*PAGE TEXT*
Issue 3 – Did Mr Coleman have any underlying medical condition that made him more susceptible to methadone overdose?

  1. Mr Coleman had pre-existing physical health issues including cardiomyopathy, congestive cardiac failure, gastro-oesophageal reflux disease, hepatitis, hypercholesterolaemia, hypertension and thiamine deficiency.

  2. In his expert report dated 18 September 2022, Professor Paul Haber, Specialist Consultant Physician, noted that methadone, and other opioids, suppress breathing. Consequently, in respiratory failure, further suppression of respiration may be fatal. Methadone also causes central sleep apnoea and patients with this problem may be better suited to buprenorphine as a safer OAT option.

  3. Professor Alison Jones, toxicologist, provided an expert report in this matter, in which she noted that given Mr Coleman’s obesity (and likely risk of sleep apnoea and respiratory hypoventilation) and congestive cardiac failure, he was particularly at risk of respiratory depression from methadone. In her view, congestive cardiac failure could be considered as contributory to death from methadone. Evidence contained in the brief of evidence indicates that methadone is contraindicated when a person has prolonged cardiac arrythmias. On the basis that Mr Coleman had a history of cardiomyopathy and congestive cardiac failure, Mr Coleman was more susceptible to complications arising from the use of methadone.

Issue 4 – Given Mr Coleman’s history of drug addiction, should he have been offered drug replacement therapy and/or any other form of treatment?

  1. In his expert report, Professor Haber noted that he would have offered Mr Coleman access to OTP given a knowledge of his clinical status with multiple risk factors for overdose and given his repeated requests for OAT.

  2. In his evidence, Mr Cooper said that Mr Coleman met the criteria to be placed on an opioid substitution program, including a past history of drug use, his Aboriginality, and comorbidity in terms of his mental health issues, and was much more likely to be placed on an opioid treatment therapy now than in 2020 given Buprenorphine is much more available. He further said that given Mr Coleman’s history of using ‘ice’, he would have been referred into the Brief Interventions and Groups (BIG) program, which is a four-week psychosocial program around relapse prevention, goal setting and managing cravings.

  3. I find that given Mr Coleman’s history of drug addiction, he should have been offered drug replacement therapy or another form of treatment.

Issue 5 – Are there any recommendations related to Mr Coleman’s death that should be made, for example, access to drug treatment programs or restricting the ability of prisoners to obtain methadone from fellow inmates?

  1. Having regard to the issues and evidence discussed above, senior counsel assisting acknowledged there had been significant changes and improvements undertaken at Justice Health in relation to the provision of OST/OAT programs, however noted there were still lengthy delays for inmates seeking to access these supports.

  2. On the basis of the evidence given by Mr Cooper and the evidence contained in the brief of evidence, two recommendations were posed by Justice Health during oral submissions.

These proposed recommendations were augmented by senior counsel assisting and are addressed to each to Corrective Services NSW and Justice Health jointly. I will consider each of the proposed recommendations below.

*DIRECTIONS*
A. In the inquest findings, rewrite the paragraph that begins "In his evidence, Mr Cooper said" as a short list, keeping its main facts.
B. Please carry the inquest findings on from their final sentence.

(Stored data)
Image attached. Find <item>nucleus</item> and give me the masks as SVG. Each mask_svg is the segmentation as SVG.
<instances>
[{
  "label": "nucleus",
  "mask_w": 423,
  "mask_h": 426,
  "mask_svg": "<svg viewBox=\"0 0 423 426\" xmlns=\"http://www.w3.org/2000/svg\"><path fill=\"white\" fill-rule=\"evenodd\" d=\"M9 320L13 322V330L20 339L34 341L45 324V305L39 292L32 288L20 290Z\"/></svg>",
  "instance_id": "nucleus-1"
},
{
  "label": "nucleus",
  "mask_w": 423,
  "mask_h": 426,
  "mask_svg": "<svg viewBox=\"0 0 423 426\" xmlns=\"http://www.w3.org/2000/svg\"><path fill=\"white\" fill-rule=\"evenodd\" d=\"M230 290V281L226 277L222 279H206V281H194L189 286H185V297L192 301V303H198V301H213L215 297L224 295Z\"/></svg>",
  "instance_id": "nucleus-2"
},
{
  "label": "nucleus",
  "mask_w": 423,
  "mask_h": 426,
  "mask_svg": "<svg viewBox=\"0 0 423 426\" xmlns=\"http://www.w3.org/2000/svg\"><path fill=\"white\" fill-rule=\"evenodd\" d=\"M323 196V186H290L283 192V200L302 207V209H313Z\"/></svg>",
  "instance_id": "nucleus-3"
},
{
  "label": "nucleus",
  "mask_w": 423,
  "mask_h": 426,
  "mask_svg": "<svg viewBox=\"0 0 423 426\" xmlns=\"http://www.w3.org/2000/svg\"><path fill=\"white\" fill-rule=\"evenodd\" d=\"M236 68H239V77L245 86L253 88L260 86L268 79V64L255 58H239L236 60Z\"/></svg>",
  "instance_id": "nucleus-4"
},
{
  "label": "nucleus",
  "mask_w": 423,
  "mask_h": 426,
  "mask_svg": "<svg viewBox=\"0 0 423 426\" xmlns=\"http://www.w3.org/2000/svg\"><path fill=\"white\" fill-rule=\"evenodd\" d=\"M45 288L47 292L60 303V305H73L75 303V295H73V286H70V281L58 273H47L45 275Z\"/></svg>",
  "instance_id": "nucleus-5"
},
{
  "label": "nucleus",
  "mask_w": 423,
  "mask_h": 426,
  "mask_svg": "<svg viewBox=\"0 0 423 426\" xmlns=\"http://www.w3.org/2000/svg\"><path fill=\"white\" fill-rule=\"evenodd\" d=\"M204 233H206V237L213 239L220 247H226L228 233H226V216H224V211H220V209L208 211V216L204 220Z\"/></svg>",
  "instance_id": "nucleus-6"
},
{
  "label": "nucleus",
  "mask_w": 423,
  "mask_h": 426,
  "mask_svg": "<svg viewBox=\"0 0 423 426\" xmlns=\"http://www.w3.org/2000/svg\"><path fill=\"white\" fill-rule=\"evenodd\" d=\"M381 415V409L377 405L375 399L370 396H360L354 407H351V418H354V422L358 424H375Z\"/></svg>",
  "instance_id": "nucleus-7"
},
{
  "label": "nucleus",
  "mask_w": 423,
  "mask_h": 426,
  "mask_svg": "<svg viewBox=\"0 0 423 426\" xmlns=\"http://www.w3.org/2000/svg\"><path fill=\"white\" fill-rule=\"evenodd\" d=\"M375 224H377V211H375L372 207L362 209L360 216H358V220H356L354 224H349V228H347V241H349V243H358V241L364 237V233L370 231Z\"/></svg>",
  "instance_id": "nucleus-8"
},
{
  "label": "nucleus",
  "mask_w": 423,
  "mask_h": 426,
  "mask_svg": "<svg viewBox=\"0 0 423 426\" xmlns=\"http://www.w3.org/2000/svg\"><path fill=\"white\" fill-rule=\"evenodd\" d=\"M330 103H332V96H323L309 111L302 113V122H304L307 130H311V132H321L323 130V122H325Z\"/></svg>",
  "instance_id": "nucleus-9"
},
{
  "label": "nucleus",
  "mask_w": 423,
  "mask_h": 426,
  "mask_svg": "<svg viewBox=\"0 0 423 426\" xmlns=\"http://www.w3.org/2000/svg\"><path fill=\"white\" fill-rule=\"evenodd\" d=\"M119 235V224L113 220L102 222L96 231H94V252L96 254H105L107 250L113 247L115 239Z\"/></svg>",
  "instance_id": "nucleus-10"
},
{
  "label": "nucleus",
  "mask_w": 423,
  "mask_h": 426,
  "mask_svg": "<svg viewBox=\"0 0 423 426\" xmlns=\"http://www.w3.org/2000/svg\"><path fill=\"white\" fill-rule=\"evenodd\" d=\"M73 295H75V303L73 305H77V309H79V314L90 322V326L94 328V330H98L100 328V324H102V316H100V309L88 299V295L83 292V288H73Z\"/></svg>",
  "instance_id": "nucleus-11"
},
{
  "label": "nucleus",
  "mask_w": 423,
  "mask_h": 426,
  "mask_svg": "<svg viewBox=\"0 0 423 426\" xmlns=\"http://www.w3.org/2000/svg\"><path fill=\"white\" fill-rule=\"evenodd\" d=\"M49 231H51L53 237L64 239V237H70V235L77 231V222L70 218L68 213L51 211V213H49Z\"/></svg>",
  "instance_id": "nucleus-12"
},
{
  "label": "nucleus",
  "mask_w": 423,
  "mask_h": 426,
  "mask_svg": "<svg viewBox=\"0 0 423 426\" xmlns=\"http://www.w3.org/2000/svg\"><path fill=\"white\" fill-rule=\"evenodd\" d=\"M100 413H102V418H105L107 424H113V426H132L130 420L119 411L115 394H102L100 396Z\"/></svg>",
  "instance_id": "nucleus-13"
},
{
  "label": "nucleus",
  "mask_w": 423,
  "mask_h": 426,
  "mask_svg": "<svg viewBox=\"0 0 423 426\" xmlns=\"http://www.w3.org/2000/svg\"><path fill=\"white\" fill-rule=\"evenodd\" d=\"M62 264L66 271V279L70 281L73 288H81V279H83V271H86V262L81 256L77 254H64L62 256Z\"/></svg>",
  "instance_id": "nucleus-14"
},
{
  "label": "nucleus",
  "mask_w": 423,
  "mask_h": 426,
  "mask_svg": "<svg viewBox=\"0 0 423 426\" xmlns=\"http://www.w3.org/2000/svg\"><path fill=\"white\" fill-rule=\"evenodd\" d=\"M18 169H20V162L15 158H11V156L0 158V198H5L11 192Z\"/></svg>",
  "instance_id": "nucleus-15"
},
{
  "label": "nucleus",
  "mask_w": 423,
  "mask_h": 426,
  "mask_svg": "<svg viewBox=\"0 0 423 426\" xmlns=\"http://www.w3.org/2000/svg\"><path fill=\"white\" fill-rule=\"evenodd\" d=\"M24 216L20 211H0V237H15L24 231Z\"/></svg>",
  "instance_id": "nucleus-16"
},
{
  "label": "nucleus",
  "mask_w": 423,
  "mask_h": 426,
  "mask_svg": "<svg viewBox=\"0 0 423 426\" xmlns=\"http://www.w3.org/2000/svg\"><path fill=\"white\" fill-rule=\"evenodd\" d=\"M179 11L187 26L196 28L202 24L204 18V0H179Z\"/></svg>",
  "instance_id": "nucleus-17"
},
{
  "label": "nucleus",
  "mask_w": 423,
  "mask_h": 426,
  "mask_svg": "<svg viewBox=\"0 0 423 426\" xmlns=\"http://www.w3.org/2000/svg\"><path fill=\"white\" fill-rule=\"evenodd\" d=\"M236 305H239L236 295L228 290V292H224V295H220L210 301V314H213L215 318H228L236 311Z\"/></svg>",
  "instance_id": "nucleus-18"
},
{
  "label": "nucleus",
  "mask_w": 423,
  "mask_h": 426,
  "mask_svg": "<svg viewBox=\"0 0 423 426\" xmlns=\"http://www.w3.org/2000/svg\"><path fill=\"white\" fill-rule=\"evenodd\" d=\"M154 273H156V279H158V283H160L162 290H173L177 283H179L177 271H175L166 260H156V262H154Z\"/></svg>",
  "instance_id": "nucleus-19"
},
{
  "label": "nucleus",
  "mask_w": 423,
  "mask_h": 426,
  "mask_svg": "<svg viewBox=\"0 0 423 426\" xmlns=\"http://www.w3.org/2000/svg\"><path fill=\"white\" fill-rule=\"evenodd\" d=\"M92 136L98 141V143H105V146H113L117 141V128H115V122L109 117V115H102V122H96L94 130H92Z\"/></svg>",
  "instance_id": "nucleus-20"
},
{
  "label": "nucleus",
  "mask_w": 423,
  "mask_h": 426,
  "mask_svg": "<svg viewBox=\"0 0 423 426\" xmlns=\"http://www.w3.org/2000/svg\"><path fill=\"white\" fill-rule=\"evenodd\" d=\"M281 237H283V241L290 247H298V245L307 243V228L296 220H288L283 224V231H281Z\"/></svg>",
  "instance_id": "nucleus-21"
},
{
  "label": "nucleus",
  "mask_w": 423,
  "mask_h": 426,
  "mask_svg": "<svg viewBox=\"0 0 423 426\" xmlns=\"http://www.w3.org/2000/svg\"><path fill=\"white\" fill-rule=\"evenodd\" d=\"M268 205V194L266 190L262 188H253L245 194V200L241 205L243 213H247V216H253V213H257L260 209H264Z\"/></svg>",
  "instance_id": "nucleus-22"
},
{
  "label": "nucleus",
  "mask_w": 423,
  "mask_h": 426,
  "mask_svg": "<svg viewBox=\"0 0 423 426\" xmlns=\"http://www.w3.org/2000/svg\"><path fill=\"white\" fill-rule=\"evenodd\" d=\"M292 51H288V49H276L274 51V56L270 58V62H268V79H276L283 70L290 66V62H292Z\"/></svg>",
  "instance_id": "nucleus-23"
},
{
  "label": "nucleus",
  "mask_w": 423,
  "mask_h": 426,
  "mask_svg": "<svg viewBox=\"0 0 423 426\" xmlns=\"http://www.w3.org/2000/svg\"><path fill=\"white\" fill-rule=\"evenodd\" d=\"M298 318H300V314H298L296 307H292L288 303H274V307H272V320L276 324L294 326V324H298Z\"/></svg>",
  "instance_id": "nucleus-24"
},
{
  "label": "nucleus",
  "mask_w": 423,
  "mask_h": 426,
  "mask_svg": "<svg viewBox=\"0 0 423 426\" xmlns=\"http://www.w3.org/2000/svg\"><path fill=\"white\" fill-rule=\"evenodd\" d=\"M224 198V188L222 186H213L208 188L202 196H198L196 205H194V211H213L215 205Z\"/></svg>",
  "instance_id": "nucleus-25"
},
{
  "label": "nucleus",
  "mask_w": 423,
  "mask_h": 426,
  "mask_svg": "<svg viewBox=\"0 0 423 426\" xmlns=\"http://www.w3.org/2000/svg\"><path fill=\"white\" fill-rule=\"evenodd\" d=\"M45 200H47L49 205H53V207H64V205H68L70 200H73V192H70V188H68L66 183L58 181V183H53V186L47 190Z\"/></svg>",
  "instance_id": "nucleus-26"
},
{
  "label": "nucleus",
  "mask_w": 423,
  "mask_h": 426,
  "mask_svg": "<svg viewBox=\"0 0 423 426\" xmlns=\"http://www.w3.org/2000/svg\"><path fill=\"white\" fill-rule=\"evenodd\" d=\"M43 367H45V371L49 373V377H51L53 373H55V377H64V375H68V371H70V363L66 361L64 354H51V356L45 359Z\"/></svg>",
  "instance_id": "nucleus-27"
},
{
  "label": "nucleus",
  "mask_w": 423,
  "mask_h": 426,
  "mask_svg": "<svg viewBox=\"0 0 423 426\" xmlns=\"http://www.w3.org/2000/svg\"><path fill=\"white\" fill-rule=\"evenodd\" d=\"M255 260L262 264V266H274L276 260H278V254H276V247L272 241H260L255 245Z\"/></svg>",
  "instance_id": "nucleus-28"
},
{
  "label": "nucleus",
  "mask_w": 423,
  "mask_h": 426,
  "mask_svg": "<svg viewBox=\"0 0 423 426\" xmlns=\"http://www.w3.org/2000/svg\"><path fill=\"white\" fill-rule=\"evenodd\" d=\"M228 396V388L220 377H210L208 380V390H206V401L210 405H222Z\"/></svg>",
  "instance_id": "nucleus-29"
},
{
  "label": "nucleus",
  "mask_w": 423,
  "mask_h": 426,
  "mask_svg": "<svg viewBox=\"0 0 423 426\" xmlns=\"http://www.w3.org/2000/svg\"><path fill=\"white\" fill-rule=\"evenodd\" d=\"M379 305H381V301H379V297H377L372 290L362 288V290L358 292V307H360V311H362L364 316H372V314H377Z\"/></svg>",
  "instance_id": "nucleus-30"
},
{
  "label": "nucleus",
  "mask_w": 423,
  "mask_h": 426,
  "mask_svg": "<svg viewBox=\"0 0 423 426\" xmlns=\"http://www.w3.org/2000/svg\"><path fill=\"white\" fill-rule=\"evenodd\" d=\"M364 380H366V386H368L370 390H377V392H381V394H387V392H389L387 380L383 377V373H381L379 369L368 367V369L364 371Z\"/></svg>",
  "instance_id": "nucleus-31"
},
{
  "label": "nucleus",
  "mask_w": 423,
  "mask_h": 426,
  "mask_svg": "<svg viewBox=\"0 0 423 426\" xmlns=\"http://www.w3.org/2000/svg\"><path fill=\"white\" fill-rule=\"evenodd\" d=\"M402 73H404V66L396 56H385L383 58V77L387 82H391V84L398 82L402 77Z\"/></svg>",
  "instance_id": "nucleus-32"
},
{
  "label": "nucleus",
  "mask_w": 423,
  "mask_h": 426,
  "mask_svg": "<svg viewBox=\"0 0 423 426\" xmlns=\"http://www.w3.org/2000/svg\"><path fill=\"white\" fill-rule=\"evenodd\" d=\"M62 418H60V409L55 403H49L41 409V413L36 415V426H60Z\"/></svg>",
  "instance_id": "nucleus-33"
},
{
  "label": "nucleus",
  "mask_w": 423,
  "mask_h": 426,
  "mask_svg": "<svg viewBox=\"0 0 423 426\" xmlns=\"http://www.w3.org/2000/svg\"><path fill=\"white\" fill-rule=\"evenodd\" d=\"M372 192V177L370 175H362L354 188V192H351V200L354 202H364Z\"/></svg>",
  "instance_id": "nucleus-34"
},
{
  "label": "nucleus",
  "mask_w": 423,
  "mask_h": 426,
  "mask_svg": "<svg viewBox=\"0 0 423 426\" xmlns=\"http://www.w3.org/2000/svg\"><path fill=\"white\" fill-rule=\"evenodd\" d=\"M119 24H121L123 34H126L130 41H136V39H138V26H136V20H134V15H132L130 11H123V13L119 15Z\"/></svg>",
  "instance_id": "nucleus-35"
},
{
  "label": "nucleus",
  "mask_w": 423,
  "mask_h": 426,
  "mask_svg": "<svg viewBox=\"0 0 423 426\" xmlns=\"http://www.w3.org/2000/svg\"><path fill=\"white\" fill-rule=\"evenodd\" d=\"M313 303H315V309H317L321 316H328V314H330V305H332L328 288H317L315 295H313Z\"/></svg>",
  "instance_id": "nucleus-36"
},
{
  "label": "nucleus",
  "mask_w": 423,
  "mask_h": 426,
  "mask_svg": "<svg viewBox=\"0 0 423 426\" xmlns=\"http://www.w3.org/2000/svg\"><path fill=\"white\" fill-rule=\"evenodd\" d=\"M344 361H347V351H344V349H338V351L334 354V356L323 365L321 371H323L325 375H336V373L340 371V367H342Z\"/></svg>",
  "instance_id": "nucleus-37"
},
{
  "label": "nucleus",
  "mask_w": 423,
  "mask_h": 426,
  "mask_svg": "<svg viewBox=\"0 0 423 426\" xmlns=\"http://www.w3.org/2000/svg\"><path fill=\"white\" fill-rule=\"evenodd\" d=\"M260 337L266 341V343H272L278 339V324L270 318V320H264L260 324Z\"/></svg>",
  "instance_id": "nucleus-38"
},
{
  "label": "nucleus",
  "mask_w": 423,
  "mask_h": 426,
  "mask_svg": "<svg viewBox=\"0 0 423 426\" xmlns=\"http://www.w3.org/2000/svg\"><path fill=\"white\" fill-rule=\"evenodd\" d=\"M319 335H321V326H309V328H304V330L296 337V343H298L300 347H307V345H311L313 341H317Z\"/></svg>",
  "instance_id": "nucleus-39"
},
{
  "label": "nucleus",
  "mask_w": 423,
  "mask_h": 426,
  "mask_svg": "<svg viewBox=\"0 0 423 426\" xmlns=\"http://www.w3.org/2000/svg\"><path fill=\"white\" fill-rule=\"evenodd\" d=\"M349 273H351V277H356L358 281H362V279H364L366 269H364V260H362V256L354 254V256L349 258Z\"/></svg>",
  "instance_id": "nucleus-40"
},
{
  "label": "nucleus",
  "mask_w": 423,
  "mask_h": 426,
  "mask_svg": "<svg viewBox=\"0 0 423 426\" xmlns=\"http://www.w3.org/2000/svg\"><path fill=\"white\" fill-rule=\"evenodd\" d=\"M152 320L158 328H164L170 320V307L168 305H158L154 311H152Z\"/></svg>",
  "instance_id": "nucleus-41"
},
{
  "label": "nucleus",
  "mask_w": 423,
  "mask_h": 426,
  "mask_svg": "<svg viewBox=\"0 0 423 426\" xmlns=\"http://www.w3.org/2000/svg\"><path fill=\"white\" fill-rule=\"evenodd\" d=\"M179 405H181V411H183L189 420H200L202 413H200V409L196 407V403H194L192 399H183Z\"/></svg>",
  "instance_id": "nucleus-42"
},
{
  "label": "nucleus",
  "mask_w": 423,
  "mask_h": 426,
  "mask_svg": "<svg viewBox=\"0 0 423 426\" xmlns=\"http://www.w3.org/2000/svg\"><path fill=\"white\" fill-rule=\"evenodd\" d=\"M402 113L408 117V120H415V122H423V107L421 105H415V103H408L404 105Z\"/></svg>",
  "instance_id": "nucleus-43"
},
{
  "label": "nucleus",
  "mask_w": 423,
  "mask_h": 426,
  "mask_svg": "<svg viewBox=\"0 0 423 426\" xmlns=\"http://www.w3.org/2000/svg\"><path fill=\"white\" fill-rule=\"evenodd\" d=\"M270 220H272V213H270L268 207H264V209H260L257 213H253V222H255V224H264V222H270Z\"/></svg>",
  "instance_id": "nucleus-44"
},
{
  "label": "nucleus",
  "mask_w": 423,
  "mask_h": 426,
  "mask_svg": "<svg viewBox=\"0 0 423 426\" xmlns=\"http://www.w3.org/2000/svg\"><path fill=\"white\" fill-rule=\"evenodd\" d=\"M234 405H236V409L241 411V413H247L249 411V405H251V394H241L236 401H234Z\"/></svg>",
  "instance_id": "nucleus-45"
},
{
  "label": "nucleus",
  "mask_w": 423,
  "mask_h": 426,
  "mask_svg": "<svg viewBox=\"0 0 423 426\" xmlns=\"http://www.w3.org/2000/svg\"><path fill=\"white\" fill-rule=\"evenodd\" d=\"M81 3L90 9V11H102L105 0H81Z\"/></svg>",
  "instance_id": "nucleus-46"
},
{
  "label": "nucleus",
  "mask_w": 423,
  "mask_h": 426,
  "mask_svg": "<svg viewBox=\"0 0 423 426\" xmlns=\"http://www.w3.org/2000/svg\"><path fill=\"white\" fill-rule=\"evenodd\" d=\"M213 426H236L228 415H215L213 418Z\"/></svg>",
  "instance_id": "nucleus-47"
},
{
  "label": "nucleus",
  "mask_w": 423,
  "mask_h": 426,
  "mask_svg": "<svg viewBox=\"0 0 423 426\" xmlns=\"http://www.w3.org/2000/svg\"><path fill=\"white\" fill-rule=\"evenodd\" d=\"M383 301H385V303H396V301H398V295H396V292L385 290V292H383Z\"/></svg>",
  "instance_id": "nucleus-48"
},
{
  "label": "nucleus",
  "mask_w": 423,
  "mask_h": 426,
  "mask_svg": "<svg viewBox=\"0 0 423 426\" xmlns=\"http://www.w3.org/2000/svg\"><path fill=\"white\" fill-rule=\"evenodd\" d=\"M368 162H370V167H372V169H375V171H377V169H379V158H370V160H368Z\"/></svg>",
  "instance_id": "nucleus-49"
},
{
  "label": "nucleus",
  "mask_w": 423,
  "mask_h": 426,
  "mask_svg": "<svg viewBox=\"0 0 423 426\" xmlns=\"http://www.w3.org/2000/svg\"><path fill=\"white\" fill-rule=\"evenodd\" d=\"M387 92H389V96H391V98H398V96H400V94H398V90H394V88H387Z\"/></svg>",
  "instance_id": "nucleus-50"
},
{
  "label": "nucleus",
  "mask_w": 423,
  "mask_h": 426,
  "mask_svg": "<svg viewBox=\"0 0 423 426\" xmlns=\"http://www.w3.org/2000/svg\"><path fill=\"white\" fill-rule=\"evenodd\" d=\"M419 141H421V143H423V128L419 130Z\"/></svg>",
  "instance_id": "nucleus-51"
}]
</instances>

*RESULTS FOR THE EXERCISE*
A.
Mr Cooper's evidence:
- Mr Coleman met the criteria for an opioid substitution program because of his past drug use, his Aboriginality and his comorbid mental health issues.
- He would be much more likely to be placed on opioid treatment therapy now than in 2020, since Buprenorphine is much more available.
- Because of his history of using 'ice', he would have been referred to the Brief Interventions and Groups (BIG) program. This is a four-week psychosocial program on relapse prevention, goal setting and managing cravings.

B.
Proposed Recommendation 1

  1. Justice Health, in coordination with Corrective Services NSW, review the models of care and resourcing of Drug and Alcohol assessments for the commencement of opioid agonist therapy (OAT), with a view to increasing access and capacity, and: a. Produce a joint report estimating unmet need in the public gaol system and outlining the optimum wait time; and

b. Produce a joint mapping report indicating what resources would be necessary to achieve the optimum wait time (including staffing and infrastructure needs).

  1. Corrective Services NSW submitted that the recommendations should be addressed to Justice Health alone, and not include Corrective Services NSW as well. Corrective Services NSW submitted that while it is committed to progressing a solution focused outcome, the proposed changes to include Corrective Services NSW at the outset may cause some difficulty, particularly in respect of the preparation of the reports.

  2. Corrective Services NSW further submitted that it supported the recommendation in principle, and was willing to review and comment on any proposed report, particularly in relation to the resourcing required to support secure access to health appointments. Corrective Services NSW submitted that it will not be able to provide input into the models of care and resourcing for drug and alcohol assessments or optimum wait times for drug and alcohol review, as this information will sit with Justice Health. It submitted that any input from Corrective Services NSW will relate to the resourcing required to ensure adequate security to meet the optimum timeframe put forward by Justice Health.

  3. The family of Mr Coleman submitted that given infrastructure is allocated by Corrective Services NSW, its input is vital.

  4. Justice Health agreed with the position of the family and submitted that the input of Corrective Services NSW into reports about future models of care is vital, as it controls the infrastructure within correctional centres, including locations where assessments may be conducted and technology.

  5. Taking into consideration the evidence and helpful submissions, I accept that Corrective Services NSW input is vital in the implementation of this recommendation.

162. I intend to make this recommendation.

Proposed Recommendation 2

  1. Justice Health, in coordination with Corrective Services NSW: a. assess the viability of Drug and Alcohol reviews being conducted in-cell telehealth, and if deemed viable b. trial providing Drug and Alcohol reviews by in-cell telehealth

  2. In his evidence, Mr Cooper noted that Justice Health was operating at capacity in terms of the clinic hours that can be operated and that he was advocating for a trial of in-cell telehealth review assessments that would increase the clinic’s capacity to offer OAT/OST programs.

He proposed that this would primarily occur for patients’ six-monthly or twelve-monthly

reviews and would only be facilitated where the patient had already gone through the initiation process, commenced treatment and were stable.

  1. Mr Cooper noted that there are privacy concerns regarding Corrective Services NSW accessing this information by joining the consult, and in circumstances where a patient is in a shared cell. I acknowledge that the consent of the patient would be required in these circumstances.

  2. Corrective Services NSW submitted that Strategic Delivery is supportive in principle to assessing the viability of in-cell telehealth for Drug and Alcohol reviews. However, it highlighted significant technological, infrastructure and security constraints that would currently make implementation impractical.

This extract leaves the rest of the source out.